Highlight is in Public Beta 🎉 (Read More)

Maximizing Our Machines: Worker Pools At Highlight

How should you think about pooling goroutines in your codebase? We go through an engineering scenario at Highlight and how we think about multiprocessing in Golang.

Maximizing Our Machines: Worker Pools At Highlight

Setting the scene

It’s Monday. We're starting to get reports from customers that they aren’t receiving new sessions. Just the week before, we brought on a new customer who produced more traffic than any other customer combined and we're finally starting to see the consequences. This overloaded our systems so the amount of data that we were processing wasn't keeping up with the queue.

Screen-Shot-2021-09-28-at-2.23.01-PM
Datadog Dashboard showing massive buildup to data to process

We needed to fix this, and fast. Customers weren’t getting value from our product.

A ray of hope

We noticed we weren’t using the resources in our servers to their fullest extent, so we decided to parallelize tasks at a larger scale than we’ve ever done.

Screen-Shot-2021-09-30-at-3.34.17-PM
AWS CloudWatch ECS CPU Usage Metrics

We couldn’t just spawn rogue goroutines because that could go out of control,  simultaneously making this code hard to track and overloading the resources in our machines. So, we needed a way to control the goroutines. We figured the easiest way to do this was with a worker pool.

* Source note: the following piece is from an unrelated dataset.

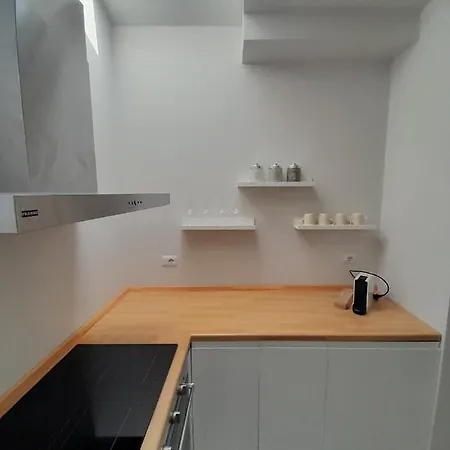 Gt - New Opening Vibo Valentia Marina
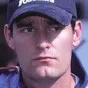 Mark Webber (früheres Foto)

In my search for a good worker pool package, I found https://github.com/gammazero/workerpool. It’s was clearly simple to use, well tested, and had most of the features we wanted, so we went with it. Using this package was as simple as adding the following code to our project:

// create workerpools
ProcessSessionWorkerPool := workerpool.New(40)

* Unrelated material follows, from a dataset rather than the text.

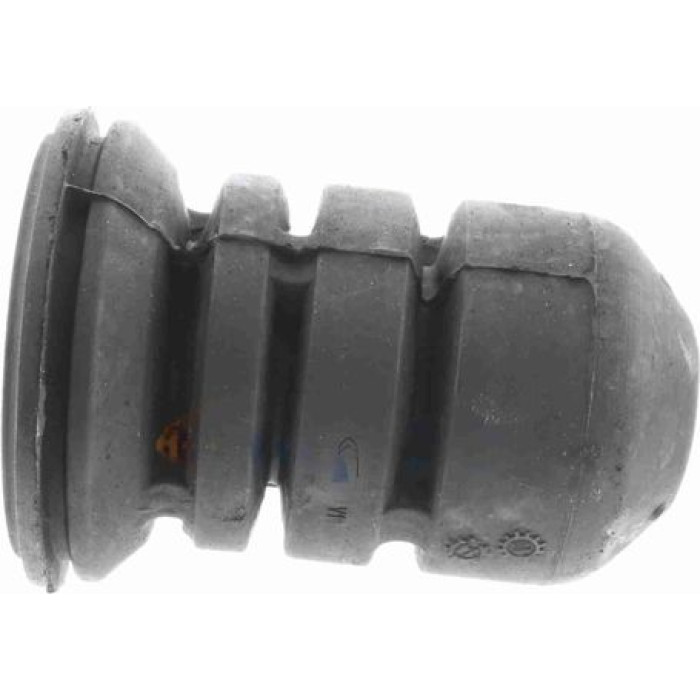Anschlagpuffer, Federung V10-6019 Anschlagpuffer, Federung V10-6019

// submit task to process sessions
ProcessSessionWorkerPool.Submit(func() {
		processSession(ctx)
})

The Comeback

Once we added a worker pool to our backend, we noticed an immediate difference. With a worker pool of 40 goroutines, we were comfortable in our memory usage while quickly catching up with the queue of sessions. What was building up over the course of ~4 days quickly was processed in a matter of hours.

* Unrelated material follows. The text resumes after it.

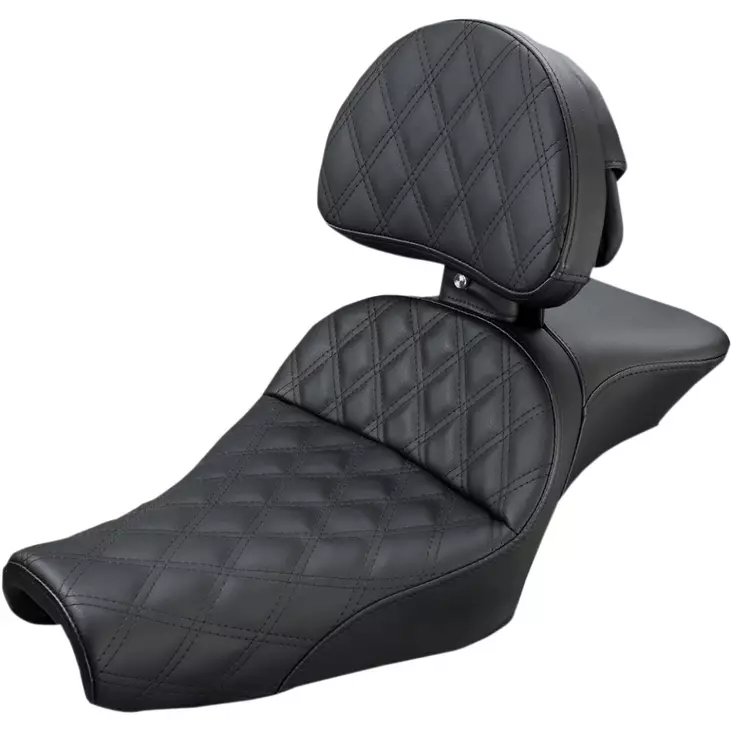 SEAT EXPLORER XL 3.3 W/BR - Satulat ja satulanpäälliset - 08040724 - 1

Screen-Shot-2021-09-28-at-2.55.47-PM
Datadog Dashboard showing us catching up to the huge queue of data to process

The Moral of the Story

Navigating this incident brought us a few key learnings:

  1. Take advantage of the resources in your machine. If your processes are running comfortably within the bounds of your machine, make changes to parallelize so your system won't be debilitated when you bring on a new, large customer.
  2. Instrument proper alerting that makes sense for your systems. If we had alerts set up for this type of overload, we would have been able to notice the lag over the weekend and push a fix before customers could realize our systems were behind.
  3. When onboarding large customers, have a follow-up workflow to make sure everything is running as it should post-onboarding.